Raw records »
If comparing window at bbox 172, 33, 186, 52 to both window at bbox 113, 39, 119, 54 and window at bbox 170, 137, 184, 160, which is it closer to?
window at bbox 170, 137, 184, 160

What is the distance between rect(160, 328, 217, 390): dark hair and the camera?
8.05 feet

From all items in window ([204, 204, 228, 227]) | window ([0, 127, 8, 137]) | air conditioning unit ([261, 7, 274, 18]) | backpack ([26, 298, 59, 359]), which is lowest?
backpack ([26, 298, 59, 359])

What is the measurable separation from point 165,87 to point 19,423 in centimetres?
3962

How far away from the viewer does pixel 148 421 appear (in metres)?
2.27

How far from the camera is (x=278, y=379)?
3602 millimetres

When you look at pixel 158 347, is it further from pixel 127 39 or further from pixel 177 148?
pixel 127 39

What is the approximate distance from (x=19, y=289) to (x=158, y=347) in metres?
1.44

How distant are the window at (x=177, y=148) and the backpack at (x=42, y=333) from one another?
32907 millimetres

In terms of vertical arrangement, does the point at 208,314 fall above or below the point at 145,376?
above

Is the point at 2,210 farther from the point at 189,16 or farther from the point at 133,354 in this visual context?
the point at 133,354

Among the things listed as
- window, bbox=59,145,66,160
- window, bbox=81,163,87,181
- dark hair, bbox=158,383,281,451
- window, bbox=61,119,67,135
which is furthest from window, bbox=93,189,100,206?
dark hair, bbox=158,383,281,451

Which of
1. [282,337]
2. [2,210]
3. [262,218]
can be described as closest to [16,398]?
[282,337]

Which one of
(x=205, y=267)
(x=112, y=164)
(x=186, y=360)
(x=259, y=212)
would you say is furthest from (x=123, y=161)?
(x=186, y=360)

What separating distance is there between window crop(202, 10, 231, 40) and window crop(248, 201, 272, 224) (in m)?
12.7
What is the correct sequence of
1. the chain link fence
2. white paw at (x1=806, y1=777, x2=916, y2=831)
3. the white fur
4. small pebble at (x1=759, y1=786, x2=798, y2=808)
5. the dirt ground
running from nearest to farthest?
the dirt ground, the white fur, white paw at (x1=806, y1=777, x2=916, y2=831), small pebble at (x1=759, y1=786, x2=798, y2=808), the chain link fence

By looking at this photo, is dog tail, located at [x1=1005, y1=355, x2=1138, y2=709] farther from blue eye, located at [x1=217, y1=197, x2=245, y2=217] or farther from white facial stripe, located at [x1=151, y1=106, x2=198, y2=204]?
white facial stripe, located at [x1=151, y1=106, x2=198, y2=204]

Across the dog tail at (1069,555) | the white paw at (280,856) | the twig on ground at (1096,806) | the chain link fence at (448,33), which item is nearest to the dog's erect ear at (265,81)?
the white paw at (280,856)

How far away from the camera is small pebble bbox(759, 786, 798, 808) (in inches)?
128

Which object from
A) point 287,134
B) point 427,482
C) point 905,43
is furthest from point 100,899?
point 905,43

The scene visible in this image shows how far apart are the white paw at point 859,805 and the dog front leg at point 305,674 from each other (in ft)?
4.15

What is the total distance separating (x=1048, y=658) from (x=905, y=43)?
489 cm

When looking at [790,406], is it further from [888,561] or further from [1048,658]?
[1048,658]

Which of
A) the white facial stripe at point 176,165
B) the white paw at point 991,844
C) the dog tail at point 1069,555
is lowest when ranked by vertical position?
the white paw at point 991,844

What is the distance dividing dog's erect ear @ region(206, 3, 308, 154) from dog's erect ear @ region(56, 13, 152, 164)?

Given exercise » Reproduce the entries above exactly.

Finished exercise »
If comparing window at bbox 172, 33, 186, 52 to both window at bbox 113, 39, 119, 54 and window at bbox 170, 137, 184, 160, which is it closer to?
window at bbox 170, 137, 184, 160

What is the distance between rect(160, 328, 217, 390): dark hair and the camera?
8.05 feet

From all items in window ([204, 204, 228, 227]) | window ([0, 127, 8, 137]) | air conditioning unit ([261, 7, 274, 18]) | backpack ([26, 298, 59, 359]), which is lowest?
backpack ([26, 298, 59, 359])

What is the measurable separation from point 165,87 to point 19,423 in centimetres?
3962

How far away from the viewer does pixel 148 421 appear (in metres)?
2.27

How far from the camera is (x=278, y=379)?
3602 millimetres

When you look at pixel 158 347, is it further from pixel 127 39 or further from pixel 177 148?
pixel 127 39

What is the approximate distance from (x=19, y=289) to (x=158, y=347) in metres?
1.44

How distant are the window at (x=177, y=148) and the backpack at (x=42, y=333) from one another?
32907 millimetres

In terms of vertical arrangement, does the point at 208,314 fall above or below the point at 145,376?
above

Is the point at 2,210 farther from the point at 189,16 or farther from the point at 133,354 in this visual context?
the point at 133,354

Among the things listed as
- window, bbox=59,145,66,160
- window, bbox=81,163,87,181
- dark hair, bbox=158,383,281,451
- window, bbox=61,119,67,135
which is furthest from window, bbox=93,189,100,206?
dark hair, bbox=158,383,281,451

Which of
1. [282,337]
2. [2,210]
3. [262,218]
can be described as closest to [16,398]?
[282,337]

Which one of
(x=205, y=267)
(x=112, y=164)
(x=186, y=360)
(x=259, y=212)
would you say is furthest from (x=123, y=161)?
(x=186, y=360)

What separating distance is there between window crop(202, 10, 231, 40) and window crop(248, 201, 272, 224) (in m)?
12.7
What is the correct sequence of
1. the chain link fence
2. white paw at (x1=806, y1=777, x2=916, y2=831)
3. the white fur
4. small pebble at (x1=759, y1=786, x2=798, y2=808)
5. the dirt ground
running from nearest to farthest?
the dirt ground, the white fur, white paw at (x1=806, y1=777, x2=916, y2=831), small pebble at (x1=759, y1=786, x2=798, y2=808), the chain link fence

By looking at this photo, is dog tail, located at [x1=1005, y1=355, x2=1138, y2=709] farther from blue eye, located at [x1=217, y1=197, x2=245, y2=217] or farther from white facial stripe, located at [x1=151, y1=106, x2=198, y2=204]?
white facial stripe, located at [x1=151, y1=106, x2=198, y2=204]

Across the dog tail at (1069,555) | the white paw at (280,856) | the twig on ground at (1096,806) | the chain link fence at (448,33), which item is nearest to the dog's erect ear at (265,81)?
the white paw at (280,856)

How far away from the camera is small pebble bbox(759, 786, 798, 808) (in inches)?
128

Which object from
A) point 287,134
B) point 427,482
C) point 905,43
is furthest from point 100,899?
point 905,43

The scene visible in this image shows how far apart are the white paw at point 859,805 and the dog front leg at point 305,674 from each other (in ft)?
4.15

What is the total distance separating (x=1048, y=658) from (x=905, y=43)?
489 cm

When looking at [790,406], is it further from [888,561] or further from [1048,658]?
[1048,658]

Which of
A) the white facial stripe at point 176,165
B) the white paw at point 991,844
C) the dog tail at point 1069,555
is lowest when ranked by vertical position?
the white paw at point 991,844

What is the distance dividing dog's erect ear @ region(206, 3, 308, 154) from dog's erect ear @ region(56, 13, 152, 164)?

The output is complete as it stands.